Может, обиделась? Но Алене было совершенно не до нее.
Майя тоже сделала движение выйти, но Алена схватила ее за плечи и в буквальном смысле слова прижала к стене.
– Погодите-ка! – выкрикнула она и довольно бесцеремонно тряхнула Майю. – Погодите. Сева, Тамара… Но ведь и вам тоже хотелось покончить с собой! Помните? Почему?
Майя уставилась на нее огромными, черными, утонувшими в слезах глазами:
– Почему? Я не знаю, не помню. Но откуда вы знаете?
– Неважно, – резко бросила Алена. – Я знаю, что вы хотели покончить с собой, чтобы не уничтожить картину – вот эту картину, «Ковер-самолет», чтобы ей не повредить! Ну, вспоминаете?
Майя покачала головой:
– Очень смутно… Теперь, когда вы сказали, вроде бы что-то проясняется в голове… Да, была какая-то навязчивая тяга в музей, стремление уничтожить что-то – и страх перед этим стремлением, отвращение к нему, к себе, такое отвращение, что лучше умереть… Да, я вспоминаю, меня влекло именно к этой картине! Какая-то навязчивая музыка звучала, звенела в голове, заполняя ее… Мое сознание мутилось почему-то именно после того, как начинала звучать эта музыка, я сознавала только одно: мне необходимо оказаться в музее и тайно, чтобы никто не видел, острым ножом вырезать из картины…
– Вырезать из картины? – повторила потрясенная Алена. – Что?
Майя с сомнамбулическим выражением лица подошла к «Ковру-самолету» и, приподнявшись на цыпочках, размашистым движением обвела ту его часть, где находился загнутый вниз угол, который с первого взгляда показался Алене странным и неестественным.
– Но почему именно этот фрагмент? – осторожно спросила Алена.
– Не знаю. Не знаю… – испуганно пробормотала Майя. Она вздрагивала, зябко обхватив себя за плечи руками. – Знаю только одно: меня словно бы разрывало на части, я готова была умереть, но только не причинять вред картине, убить себя готова была. Но я даже не подозревала, что кто-то еще подвержен той же пагубе. А сейчас подумала: вдруг Тамара… и Сева… Вдруг с ними было что-то подобное? Но почему? Откуда это взялось?

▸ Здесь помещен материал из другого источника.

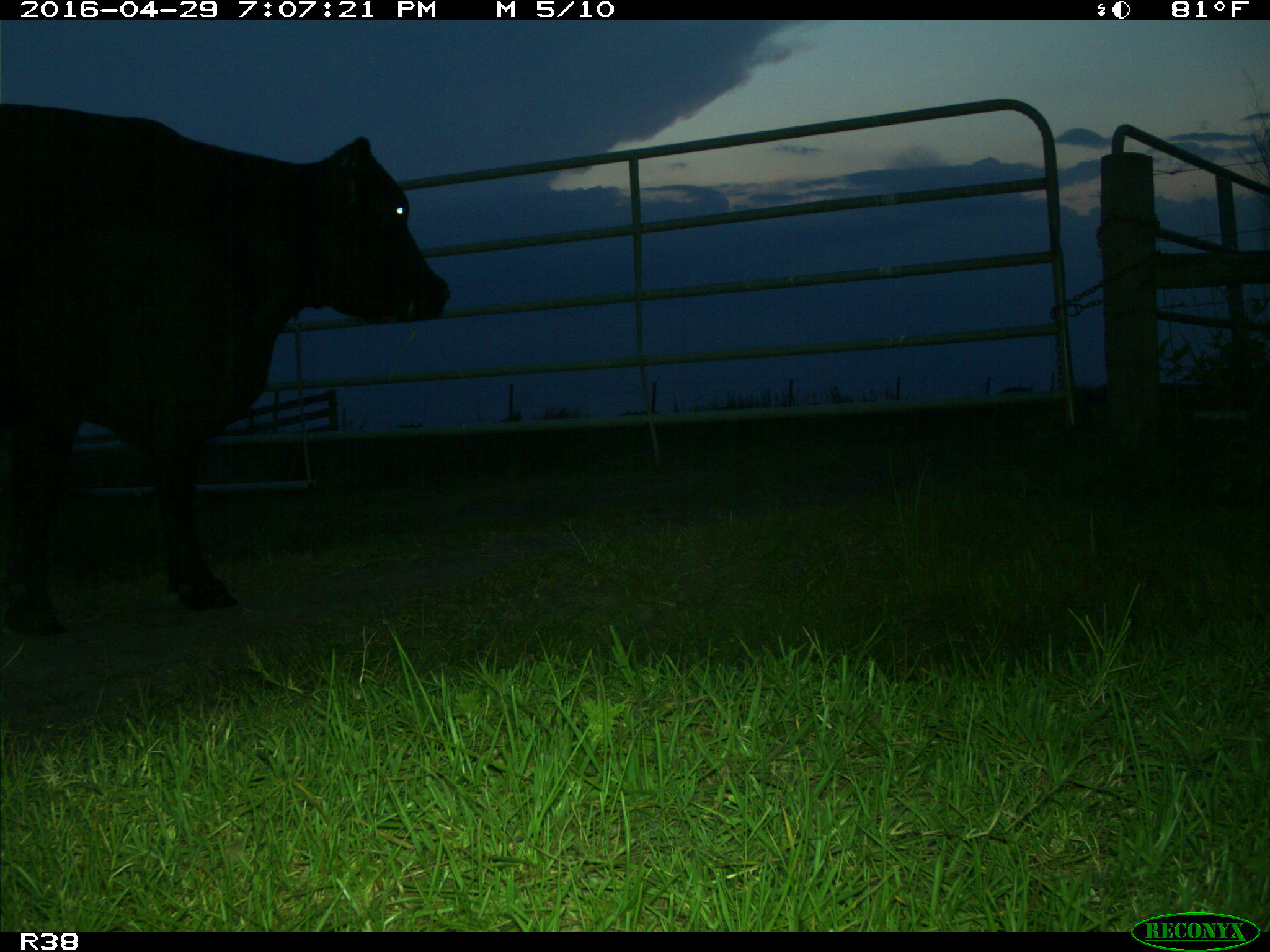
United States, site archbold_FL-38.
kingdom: Animalia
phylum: Chordata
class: Mammalia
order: Artiodactyla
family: Bovidae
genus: Bos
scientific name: Bos taurus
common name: domestic cow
Bos taurus (domestic cow).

Алена задумчиво покачала головой.
Майя не знала, есть ли другие… А Алексей, получается, знал? Ну да, еще в самом начале, когда Муравьев пересказывал Алене исповедь Алексея о его терзаниях, он упомянул: мол, «бесы информировали» Алексея, что не один он «у них под опекой»… Но разве бесы называли ему имена других своих жертв? А он внес в свой особый телефонный список именно тех сотрудников музея, кто был обуреваем страстью к самоубийству, всех троих. Он сам – четвертый… Но только ли четверо их было? Наверное, Алексей знал не обо всех, но откуда он знал этих? Или опять странное совпадение?
А вот странное несовпадение: у троих из его списка лимфаденит, а у Алексея его нет. Что это значит?
Может быть, странность объяснима. Майя ощущала стремление уничтожить картину как свое собственное неконтролируемое желание. Алексей же чувствовал некую чужую волю, довлеющую над ним. Алена отлично помнила, как он кричал: «Не заставляйте меня! Что вам от меня надо?» А как было у Севы и Тамары?
Теперь уж не узнать…
Боже мой, от такой путаницы уже голову ломит!
– Извините меня, – глухо сказала Майя. – Мне пора. Меня же просили к директору зайти. Надо будет ехать в больницу, к Тамаре…
Алена кивнула. Ей тоже было пора – к Бергеру, но не оставляло ощущение, что она что-то упустила. Как будто в рассказе Майи прозвучало что-то очень важное, оставшееся незамеченным… Но нет – ощущение мелькнуло и прошло.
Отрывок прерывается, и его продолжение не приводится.